It would be foolhardy to wear a futuristic cap and look “beyond the horizon” when the tech trends are changing pace rapidly.
I remember the time when the semantic web was the rage with a rash of PhD’s for “tagging” content. I still hold value in that promise versus the spate of unstructured data. Hiring patterns, endowments, backroom conversations and conferences usually shape the dominant narrative.
Howsoever, staid the Japanese companies maybe, they have perfected the art of making products that transcend these broad trends. So when the CEO speaks of something, I usually listen. While society as a whole may be xenophobic and extremely rigid hierarchical structures, it serves them well.
The last highlight is essential from the perspective of healthcare technology, wherein the 5G is being hyped for “remote surgeries”. I don’t foresee that happening beyond a few technology demonstrators because a lot depends on underlying technology; spectrum issues, interference, fibre etc.
Having restored investors’ trust, Yoshida prefers to keep his options open in a changing world. As its display at CES showed, he wants Sony to take a bigger share of the growing market for self-driving vehicles by selling packages of sensors, including crucial “lidar” vision sensors, to automakers.
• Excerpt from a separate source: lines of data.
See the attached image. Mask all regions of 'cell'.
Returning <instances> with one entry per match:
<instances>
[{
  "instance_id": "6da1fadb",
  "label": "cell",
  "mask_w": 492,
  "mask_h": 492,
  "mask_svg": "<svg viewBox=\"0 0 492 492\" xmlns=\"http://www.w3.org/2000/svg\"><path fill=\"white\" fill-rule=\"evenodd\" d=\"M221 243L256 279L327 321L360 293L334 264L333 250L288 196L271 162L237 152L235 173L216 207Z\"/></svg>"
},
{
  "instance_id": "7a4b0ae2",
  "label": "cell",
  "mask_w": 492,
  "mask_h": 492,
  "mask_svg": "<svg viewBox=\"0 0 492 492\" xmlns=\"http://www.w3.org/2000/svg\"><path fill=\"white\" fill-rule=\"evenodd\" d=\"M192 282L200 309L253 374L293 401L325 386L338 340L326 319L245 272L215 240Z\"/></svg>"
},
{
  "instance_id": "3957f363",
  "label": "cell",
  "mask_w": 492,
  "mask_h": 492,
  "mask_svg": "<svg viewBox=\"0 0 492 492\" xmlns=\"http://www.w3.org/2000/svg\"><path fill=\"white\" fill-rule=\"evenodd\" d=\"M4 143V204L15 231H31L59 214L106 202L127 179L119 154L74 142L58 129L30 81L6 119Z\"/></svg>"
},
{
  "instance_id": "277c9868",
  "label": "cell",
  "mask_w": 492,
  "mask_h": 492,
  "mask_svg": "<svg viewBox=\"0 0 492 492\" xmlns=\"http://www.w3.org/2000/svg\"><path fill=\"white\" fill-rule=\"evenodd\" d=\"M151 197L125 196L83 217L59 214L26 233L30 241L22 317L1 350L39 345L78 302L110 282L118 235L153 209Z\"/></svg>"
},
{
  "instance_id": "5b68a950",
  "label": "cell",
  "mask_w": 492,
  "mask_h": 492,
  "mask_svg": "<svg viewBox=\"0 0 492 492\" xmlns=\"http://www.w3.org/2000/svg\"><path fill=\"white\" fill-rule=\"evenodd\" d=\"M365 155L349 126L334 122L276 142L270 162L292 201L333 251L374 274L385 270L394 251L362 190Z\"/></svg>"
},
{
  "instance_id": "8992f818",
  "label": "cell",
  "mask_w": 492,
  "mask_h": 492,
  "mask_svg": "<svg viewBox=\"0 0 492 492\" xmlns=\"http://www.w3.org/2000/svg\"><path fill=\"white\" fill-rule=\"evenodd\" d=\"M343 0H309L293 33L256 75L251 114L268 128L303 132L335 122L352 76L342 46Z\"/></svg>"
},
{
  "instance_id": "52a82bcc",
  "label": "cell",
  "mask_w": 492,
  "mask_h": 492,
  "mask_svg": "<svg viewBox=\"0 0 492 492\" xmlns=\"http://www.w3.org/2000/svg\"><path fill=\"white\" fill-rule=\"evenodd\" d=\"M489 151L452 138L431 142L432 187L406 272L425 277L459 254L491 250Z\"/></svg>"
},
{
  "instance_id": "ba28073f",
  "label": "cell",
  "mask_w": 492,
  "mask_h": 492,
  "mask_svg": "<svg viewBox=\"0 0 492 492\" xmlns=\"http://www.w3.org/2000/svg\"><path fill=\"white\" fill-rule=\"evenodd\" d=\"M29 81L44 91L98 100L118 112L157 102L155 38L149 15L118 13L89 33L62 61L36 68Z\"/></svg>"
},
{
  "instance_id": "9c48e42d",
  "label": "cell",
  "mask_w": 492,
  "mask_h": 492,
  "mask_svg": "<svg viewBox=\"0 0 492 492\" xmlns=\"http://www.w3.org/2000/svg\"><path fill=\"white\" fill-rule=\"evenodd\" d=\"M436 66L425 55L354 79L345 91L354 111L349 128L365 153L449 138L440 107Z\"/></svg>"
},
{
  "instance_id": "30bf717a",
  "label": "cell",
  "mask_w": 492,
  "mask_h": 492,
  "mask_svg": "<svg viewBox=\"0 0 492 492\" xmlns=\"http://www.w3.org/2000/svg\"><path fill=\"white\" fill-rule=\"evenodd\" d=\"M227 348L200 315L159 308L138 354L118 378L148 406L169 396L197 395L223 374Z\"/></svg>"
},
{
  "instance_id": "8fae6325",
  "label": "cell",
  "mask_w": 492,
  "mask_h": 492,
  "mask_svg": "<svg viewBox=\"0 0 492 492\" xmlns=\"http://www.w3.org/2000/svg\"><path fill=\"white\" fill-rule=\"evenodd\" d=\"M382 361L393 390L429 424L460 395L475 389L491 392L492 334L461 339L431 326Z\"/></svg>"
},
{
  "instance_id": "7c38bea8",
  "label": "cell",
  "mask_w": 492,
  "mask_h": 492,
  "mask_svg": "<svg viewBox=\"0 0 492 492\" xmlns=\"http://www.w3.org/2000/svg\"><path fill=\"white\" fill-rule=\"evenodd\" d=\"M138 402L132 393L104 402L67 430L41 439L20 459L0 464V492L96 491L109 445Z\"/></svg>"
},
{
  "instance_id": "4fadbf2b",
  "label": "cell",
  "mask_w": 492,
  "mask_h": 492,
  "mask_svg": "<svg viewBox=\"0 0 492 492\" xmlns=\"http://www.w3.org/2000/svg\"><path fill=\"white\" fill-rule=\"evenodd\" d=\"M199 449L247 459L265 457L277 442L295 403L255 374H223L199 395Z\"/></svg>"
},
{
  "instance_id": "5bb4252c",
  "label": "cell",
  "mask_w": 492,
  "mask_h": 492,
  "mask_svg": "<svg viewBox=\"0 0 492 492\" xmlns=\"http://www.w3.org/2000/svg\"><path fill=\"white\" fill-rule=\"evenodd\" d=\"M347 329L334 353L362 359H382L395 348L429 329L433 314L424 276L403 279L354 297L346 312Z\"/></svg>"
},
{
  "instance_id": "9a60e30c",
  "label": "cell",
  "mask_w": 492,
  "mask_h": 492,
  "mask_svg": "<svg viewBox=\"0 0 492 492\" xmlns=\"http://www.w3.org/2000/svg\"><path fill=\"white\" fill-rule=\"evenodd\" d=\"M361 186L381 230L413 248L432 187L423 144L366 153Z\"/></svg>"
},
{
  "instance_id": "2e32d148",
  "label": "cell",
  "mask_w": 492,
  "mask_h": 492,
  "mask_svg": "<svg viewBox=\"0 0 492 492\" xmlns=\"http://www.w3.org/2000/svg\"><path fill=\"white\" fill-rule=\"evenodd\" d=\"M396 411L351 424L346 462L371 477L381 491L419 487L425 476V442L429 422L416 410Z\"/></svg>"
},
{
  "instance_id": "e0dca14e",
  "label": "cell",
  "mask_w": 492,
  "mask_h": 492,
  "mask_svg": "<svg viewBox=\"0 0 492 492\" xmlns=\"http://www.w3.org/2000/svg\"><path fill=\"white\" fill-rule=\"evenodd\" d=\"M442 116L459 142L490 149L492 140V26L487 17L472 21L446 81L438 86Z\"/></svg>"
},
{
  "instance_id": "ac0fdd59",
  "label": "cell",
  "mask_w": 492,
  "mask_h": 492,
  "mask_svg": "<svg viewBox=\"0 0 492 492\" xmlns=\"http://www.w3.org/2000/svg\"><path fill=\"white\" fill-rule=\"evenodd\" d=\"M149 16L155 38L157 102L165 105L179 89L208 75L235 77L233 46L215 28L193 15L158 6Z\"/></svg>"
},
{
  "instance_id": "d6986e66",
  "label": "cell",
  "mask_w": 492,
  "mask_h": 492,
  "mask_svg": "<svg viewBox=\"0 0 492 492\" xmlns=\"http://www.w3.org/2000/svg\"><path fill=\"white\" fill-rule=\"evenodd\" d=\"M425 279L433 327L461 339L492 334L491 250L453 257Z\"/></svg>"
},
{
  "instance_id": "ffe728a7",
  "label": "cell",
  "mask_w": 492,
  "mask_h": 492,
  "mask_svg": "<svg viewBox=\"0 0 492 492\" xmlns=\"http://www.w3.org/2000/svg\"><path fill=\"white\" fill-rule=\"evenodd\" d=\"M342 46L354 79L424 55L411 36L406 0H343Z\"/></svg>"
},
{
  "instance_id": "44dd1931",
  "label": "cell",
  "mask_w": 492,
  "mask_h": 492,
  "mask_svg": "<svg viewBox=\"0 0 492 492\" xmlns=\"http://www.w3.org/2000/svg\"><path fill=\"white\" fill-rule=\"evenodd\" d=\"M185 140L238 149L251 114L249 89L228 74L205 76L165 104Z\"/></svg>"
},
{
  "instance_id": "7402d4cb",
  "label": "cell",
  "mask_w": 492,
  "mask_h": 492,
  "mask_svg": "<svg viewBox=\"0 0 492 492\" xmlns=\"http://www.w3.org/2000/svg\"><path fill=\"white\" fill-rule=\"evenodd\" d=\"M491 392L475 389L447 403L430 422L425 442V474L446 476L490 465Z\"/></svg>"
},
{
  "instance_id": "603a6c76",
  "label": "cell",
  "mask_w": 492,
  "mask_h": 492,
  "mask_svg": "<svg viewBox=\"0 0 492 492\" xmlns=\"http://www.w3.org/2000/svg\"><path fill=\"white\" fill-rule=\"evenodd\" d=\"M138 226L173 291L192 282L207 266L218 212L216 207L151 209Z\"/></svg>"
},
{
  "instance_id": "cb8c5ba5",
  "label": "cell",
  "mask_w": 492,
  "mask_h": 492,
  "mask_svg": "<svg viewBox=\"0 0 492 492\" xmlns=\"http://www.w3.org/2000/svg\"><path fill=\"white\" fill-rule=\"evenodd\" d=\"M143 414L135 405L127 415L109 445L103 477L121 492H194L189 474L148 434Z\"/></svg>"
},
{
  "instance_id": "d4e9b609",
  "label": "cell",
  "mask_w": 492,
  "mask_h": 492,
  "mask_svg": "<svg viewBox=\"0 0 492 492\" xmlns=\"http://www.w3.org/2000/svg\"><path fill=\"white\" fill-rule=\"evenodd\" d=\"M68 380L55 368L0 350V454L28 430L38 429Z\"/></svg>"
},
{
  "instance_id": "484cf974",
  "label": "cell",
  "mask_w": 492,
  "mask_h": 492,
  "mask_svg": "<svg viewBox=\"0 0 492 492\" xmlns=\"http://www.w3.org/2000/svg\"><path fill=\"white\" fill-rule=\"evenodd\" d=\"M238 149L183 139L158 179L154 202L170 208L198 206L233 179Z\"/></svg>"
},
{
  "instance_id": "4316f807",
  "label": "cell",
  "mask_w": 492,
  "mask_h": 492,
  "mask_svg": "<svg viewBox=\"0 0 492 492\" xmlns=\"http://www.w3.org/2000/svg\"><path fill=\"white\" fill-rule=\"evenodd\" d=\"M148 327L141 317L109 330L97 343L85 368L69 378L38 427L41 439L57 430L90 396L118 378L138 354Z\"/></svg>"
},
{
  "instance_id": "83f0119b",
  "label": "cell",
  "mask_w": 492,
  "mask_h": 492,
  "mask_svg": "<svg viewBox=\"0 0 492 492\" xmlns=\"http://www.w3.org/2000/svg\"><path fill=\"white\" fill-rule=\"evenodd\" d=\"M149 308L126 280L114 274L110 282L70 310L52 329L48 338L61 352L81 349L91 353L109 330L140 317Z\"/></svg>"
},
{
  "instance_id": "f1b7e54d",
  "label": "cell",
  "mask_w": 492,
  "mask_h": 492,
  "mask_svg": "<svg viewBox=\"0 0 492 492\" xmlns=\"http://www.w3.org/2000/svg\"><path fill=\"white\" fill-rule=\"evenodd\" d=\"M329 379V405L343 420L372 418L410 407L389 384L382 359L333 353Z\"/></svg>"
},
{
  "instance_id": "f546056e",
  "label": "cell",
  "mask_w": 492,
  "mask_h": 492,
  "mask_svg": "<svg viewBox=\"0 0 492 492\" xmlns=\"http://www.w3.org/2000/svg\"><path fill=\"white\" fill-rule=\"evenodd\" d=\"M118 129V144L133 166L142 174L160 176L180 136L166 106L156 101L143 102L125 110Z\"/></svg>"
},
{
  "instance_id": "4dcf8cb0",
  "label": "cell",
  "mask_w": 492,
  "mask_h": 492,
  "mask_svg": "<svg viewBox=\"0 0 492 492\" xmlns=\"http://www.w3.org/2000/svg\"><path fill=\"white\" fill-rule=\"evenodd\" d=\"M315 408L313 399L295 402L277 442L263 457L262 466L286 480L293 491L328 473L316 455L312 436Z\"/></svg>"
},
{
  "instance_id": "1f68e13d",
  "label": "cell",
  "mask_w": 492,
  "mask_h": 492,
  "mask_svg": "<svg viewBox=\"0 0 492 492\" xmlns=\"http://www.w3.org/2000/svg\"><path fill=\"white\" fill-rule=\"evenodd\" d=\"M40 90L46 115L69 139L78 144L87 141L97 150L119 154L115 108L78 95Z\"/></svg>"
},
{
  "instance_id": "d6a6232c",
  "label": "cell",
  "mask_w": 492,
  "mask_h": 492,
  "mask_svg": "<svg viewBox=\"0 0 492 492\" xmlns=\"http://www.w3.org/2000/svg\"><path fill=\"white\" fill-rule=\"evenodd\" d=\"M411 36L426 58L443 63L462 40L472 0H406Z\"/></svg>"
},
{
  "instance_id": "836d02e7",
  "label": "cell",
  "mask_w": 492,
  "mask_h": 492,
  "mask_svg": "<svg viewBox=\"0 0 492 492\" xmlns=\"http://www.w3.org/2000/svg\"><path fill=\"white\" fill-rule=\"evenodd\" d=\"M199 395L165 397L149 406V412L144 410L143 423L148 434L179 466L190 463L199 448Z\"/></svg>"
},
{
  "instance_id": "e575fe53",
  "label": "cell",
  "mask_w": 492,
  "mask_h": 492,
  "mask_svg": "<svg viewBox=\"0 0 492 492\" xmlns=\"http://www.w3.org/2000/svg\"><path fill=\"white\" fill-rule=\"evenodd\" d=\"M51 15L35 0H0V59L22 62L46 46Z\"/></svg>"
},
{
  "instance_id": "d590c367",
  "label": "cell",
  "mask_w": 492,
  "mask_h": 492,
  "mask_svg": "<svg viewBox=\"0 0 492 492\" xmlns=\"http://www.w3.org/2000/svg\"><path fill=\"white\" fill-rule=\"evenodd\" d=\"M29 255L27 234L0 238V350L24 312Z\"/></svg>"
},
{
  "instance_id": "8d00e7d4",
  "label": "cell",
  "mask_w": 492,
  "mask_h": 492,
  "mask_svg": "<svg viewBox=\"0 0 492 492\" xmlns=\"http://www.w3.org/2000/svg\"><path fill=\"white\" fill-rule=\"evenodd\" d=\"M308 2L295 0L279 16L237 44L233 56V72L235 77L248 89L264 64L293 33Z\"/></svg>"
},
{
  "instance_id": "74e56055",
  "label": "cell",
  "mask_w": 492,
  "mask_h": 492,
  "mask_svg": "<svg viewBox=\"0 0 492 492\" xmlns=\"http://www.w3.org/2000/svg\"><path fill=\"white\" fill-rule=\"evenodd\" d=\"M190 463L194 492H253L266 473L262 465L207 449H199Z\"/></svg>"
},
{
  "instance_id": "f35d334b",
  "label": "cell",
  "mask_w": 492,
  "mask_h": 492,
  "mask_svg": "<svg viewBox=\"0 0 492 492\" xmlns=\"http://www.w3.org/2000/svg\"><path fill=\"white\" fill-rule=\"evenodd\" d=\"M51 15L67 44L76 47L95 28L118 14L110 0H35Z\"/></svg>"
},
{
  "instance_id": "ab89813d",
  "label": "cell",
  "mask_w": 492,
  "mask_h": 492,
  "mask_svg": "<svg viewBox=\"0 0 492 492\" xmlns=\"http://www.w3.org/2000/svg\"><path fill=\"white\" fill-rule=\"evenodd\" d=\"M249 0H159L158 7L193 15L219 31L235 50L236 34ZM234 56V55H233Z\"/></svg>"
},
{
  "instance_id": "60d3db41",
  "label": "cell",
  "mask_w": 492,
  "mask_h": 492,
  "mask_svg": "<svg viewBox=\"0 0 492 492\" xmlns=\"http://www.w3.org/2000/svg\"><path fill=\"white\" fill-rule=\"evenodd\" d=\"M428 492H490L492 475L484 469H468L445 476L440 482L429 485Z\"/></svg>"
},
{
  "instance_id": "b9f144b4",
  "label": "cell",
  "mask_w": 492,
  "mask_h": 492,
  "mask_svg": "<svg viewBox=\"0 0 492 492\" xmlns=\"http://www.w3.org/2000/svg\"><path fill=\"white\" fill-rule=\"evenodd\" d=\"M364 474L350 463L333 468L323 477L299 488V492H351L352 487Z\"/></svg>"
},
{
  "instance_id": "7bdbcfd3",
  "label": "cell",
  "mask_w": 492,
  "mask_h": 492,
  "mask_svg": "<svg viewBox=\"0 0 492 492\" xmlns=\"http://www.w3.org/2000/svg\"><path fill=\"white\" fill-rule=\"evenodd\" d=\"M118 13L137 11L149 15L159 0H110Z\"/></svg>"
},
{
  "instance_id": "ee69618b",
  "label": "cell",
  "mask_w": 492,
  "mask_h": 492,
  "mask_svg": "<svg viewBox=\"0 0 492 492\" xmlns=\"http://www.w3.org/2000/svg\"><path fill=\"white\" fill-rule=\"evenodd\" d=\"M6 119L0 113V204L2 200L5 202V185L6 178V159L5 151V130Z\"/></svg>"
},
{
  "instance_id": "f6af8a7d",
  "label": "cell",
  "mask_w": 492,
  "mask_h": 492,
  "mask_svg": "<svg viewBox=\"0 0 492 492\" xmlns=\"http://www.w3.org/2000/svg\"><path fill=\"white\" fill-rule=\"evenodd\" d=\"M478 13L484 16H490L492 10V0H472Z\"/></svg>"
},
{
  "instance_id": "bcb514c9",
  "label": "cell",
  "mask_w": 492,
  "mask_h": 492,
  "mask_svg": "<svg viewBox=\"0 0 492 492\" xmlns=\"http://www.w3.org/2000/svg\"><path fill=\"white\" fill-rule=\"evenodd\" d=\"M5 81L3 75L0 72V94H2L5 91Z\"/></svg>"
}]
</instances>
Further into the future, he sees Sony sensors and technology embedded in many devices. “I sometimes think that the ‘internet of things’ is just a transition to the ‘intelligence of things.'”
So the IoT would be more “autonomous” to gain “intelligence” of its own. It has enormous implications for the current technology and how we backport the future changes. (I have been thinking about the open designs too).